Chemoarchitectural features (neurotransmitter receptors, transporters, and glucose metabolism) were retrieved from PET maps estimated from data in healthy individuals (mostly adults). Moreover, previously collected PET maps were not age or sex-matched to the current sample, which limits the generalizability of our findings. Consequently, results may only be tentatively interpreted as CT alterations being shaped by the underlying chemoarchitecture of the brain and causality cannot be assumed from the present results alone. Moreover, the current results were obtained in a sample of relatively young female patients diagnosed with AN, predominantly of the restrictive subtype. Consequently, the results cannot be generalized to male or older patients. Last but not least, although controls were age-matched, and age was included as a covariate in all analyses, it was not possible to fully exclude neurodevelopmental effects biasing the current results.

Conclusions

The current study highlights the interplay between CT alterations and chemoarchitecture in the acute phase of underweight and severe food restriction in AN. Regions with more pronounced cortical thinning in AN were positively associated with a higher AChN density and higher glucose metabolic uptake.

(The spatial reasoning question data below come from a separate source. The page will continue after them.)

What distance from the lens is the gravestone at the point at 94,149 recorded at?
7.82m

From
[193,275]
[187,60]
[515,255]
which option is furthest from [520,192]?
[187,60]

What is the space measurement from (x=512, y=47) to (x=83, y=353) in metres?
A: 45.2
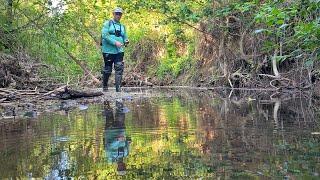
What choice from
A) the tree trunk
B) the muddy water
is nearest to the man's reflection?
the muddy water

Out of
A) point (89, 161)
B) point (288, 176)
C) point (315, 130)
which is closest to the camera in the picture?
point (288, 176)

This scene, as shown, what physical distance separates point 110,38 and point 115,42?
0.51ft

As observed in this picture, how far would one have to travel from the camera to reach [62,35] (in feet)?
30.8

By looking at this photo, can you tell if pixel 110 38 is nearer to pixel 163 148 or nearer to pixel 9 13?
pixel 9 13

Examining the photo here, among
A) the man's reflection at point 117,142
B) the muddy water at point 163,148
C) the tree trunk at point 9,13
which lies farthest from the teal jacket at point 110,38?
the muddy water at point 163,148

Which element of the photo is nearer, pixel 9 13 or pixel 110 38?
pixel 9 13

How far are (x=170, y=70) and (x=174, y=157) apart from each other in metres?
17.4

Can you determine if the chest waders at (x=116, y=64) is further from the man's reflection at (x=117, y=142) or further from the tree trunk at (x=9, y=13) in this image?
the man's reflection at (x=117, y=142)

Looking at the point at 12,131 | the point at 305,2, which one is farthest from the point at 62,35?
the point at 12,131

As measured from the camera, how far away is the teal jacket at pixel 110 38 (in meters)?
9.55

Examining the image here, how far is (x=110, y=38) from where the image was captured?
9547 millimetres

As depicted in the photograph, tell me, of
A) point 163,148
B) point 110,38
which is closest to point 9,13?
point 110,38

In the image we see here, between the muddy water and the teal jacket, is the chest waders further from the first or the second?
the muddy water

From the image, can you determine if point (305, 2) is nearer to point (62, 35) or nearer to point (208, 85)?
point (62, 35)
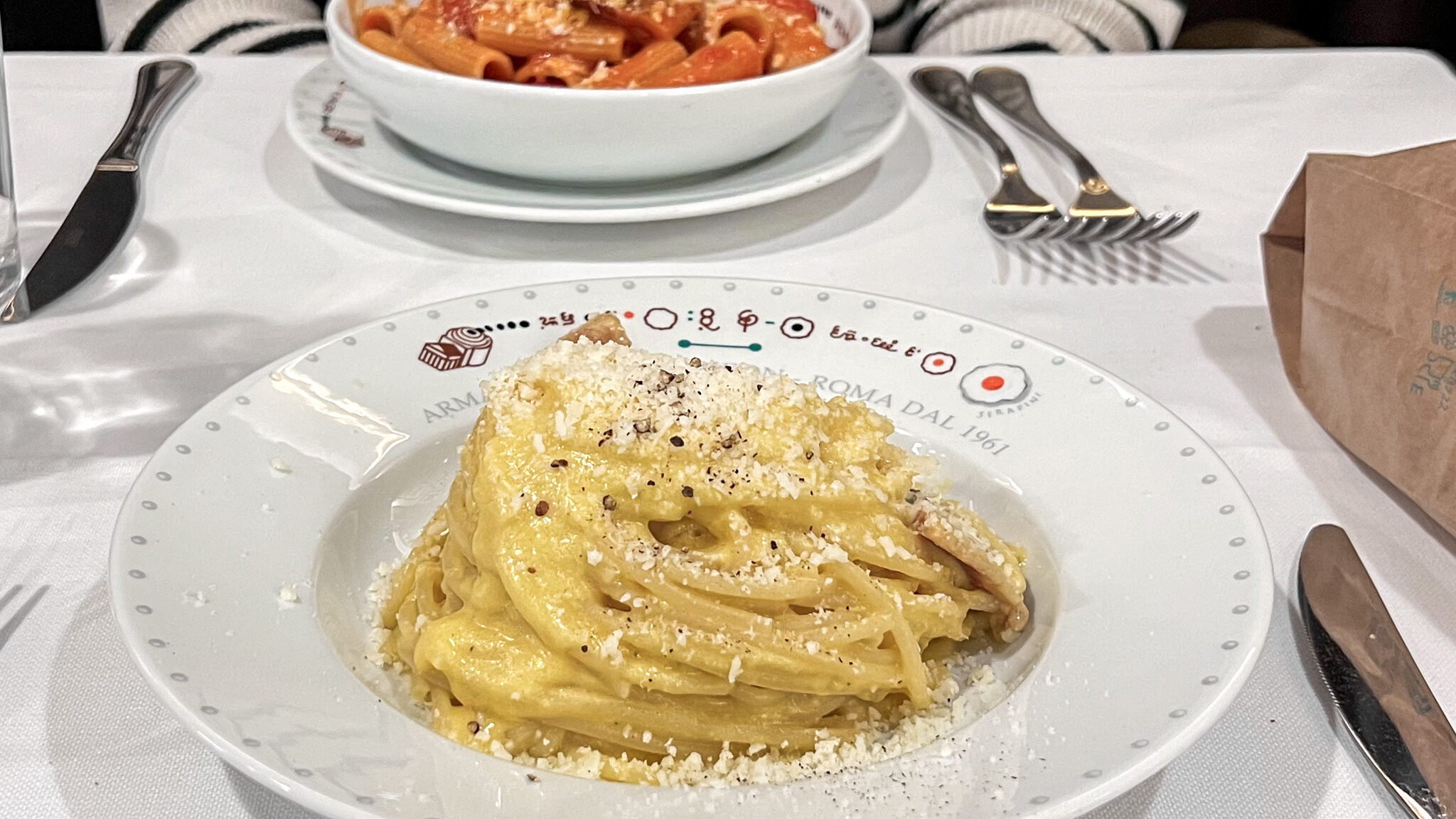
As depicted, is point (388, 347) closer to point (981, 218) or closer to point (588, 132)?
point (588, 132)

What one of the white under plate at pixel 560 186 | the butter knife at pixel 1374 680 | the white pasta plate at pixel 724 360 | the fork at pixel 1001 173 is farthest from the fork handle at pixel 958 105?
the butter knife at pixel 1374 680

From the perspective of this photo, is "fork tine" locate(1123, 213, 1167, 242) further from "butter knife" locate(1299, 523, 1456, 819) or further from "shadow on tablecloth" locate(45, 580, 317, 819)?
"shadow on tablecloth" locate(45, 580, 317, 819)

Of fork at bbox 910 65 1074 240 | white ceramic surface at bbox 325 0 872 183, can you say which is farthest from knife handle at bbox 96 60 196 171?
fork at bbox 910 65 1074 240

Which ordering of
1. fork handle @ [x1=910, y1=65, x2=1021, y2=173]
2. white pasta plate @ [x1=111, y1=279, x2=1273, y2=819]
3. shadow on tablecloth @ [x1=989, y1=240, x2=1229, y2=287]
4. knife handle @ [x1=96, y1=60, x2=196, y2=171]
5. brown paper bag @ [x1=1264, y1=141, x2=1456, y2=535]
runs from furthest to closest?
fork handle @ [x1=910, y1=65, x2=1021, y2=173], knife handle @ [x1=96, y1=60, x2=196, y2=171], shadow on tablecloth @ [x1=989, y1=240, x2=1229, y2=287], brown paper bag @ [x1=1264, y1=141, x2=1456, y2=535], white pasta plate @ [x1=111, y1=279, x2=1273, y2=819]

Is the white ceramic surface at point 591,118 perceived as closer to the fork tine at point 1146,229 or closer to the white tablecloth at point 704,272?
the white tablecloth at point 704,272

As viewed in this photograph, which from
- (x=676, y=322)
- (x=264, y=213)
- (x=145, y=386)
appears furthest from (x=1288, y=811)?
(x=264, y=213)

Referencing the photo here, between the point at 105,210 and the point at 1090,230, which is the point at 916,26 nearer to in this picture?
the point at 1090,230
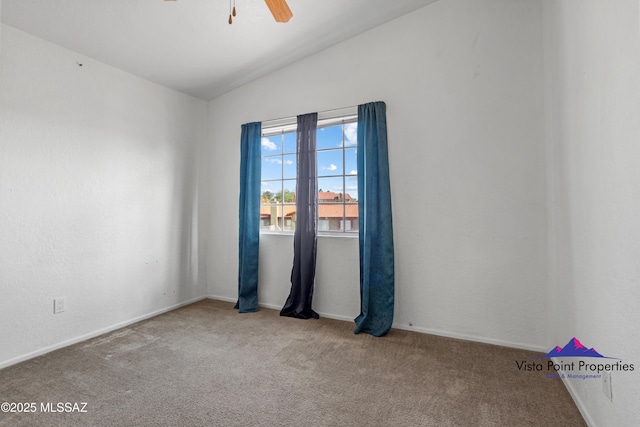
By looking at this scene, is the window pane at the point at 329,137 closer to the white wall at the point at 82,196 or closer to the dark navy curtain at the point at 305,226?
the dark navy curtain at the point at 305,226

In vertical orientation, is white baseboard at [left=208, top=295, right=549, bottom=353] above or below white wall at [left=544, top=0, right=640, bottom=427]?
below

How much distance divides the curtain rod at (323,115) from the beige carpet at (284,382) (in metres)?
2.14

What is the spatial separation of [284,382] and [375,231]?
143 centimetres

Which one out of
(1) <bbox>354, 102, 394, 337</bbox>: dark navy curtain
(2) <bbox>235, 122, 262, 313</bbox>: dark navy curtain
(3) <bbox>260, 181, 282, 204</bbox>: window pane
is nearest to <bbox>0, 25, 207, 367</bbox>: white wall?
(2) <bbox>235, 122, 262, 313</bbox>: dark navy curtain

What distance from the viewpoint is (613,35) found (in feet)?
4.02

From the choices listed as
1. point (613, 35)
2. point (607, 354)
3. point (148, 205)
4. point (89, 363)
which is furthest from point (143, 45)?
point (607, 354)

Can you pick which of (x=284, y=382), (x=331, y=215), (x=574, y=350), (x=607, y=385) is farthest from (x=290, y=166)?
(x=607, y=385)

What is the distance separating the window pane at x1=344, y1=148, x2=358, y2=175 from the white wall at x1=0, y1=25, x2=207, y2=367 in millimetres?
1950

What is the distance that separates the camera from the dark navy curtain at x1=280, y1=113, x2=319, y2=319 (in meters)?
2.99

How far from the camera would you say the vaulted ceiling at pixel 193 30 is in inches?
81.1

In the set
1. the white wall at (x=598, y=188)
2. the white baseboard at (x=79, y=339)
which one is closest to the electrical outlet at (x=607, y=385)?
the white wall at (x=598, y=188)

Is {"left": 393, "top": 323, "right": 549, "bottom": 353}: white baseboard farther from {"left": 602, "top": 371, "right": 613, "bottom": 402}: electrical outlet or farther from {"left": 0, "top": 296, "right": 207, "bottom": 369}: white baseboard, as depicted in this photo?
{"left": 0, "top": 296, "right": 207, "bottom": 369}: white baseboard

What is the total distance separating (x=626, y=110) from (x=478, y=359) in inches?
70.6

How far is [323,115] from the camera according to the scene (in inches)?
120
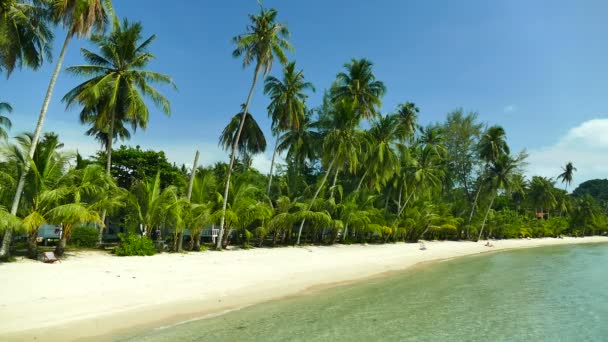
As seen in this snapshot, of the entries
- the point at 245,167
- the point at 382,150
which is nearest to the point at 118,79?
the point at 245,167

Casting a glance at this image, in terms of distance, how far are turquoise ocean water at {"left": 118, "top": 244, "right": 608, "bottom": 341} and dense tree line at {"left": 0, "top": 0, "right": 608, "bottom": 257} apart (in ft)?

Conversely, CT in regions with higher density of HT1a receptors and SERT was comparatively preserved in AN. Out of sample replication confirmed results pertaining to AChN (positive association with cortical thinning) and SERT (higher density associated with preserved CT). Nonetheless, although HT1a receptors and SERT-associated regions were preserved on average (on the group level), if an individual patient exhibited cortical thinning in these respective regions, the same patient also reported higher psychopathology, and less early weight gain during intensive nutritional rehabilitation. These findings provide insight into a biological risk signature of AN that may aid in the identification of patients at risk of worse clinical outcomes. The current results may support future tailored approaches to treatment of AN, potentially improving outcomes in this severe medical condition.